Output each entry in full so that the result matches the data exactly.
==== DATA EXCERPTS
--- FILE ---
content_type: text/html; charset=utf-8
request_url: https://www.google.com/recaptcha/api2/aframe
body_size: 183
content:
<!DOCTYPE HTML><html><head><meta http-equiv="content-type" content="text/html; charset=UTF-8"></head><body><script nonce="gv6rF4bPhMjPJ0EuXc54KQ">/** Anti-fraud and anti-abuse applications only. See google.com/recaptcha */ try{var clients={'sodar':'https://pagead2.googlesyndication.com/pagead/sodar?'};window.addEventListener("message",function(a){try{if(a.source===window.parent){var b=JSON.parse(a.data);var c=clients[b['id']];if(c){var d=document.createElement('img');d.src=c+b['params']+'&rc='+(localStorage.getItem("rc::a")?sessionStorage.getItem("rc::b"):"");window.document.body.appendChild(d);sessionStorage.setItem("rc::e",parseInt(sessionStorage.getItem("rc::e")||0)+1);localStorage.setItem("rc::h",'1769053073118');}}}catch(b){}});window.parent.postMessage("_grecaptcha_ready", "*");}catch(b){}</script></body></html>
========
#### [COMPLETED EXERCISE]
--- FILE ---
content_type: text/html; charset=utf-8
request_url: https://www.google.com/recaptcha/api2/aframe
body_size: 183
content:
<!DOCTYPE HTML><html><head><meta http-equiv="content-type" content="text/html; charset=UTF-8"></head><body><script nonce="gv6rF4bPhMjPJ0EuXc54KQ">/** Anti-fraud and anti-abuse applications only. See google.com/recaptcha */ try{var clients={'sodar':'https://pagead2.googlesyndication.com/pagead/sodar?'};window.addEventListener("message",function(a){try{if(a.source===window.parent){var b=JSON.parse(a.data);var c=clients[b['id']];if(c){var d=document.createElement('img');d.src=c+b['params']+'&rc='+(localStorage.getItem("rc::a")?sessionStorage.getItem("rc::b"):"");window.document.body.appendChild(d);sessionStorage.setItem("rc::e",parseInt(sessionStorage.getItem("rc::e")||0)+1);localStorage.setItem("rc::h",'1769053073118');}}}catch(b){}});window.parent.postMessage("_grecaptcha_ready", "*");}catch(b){}</script></body></html>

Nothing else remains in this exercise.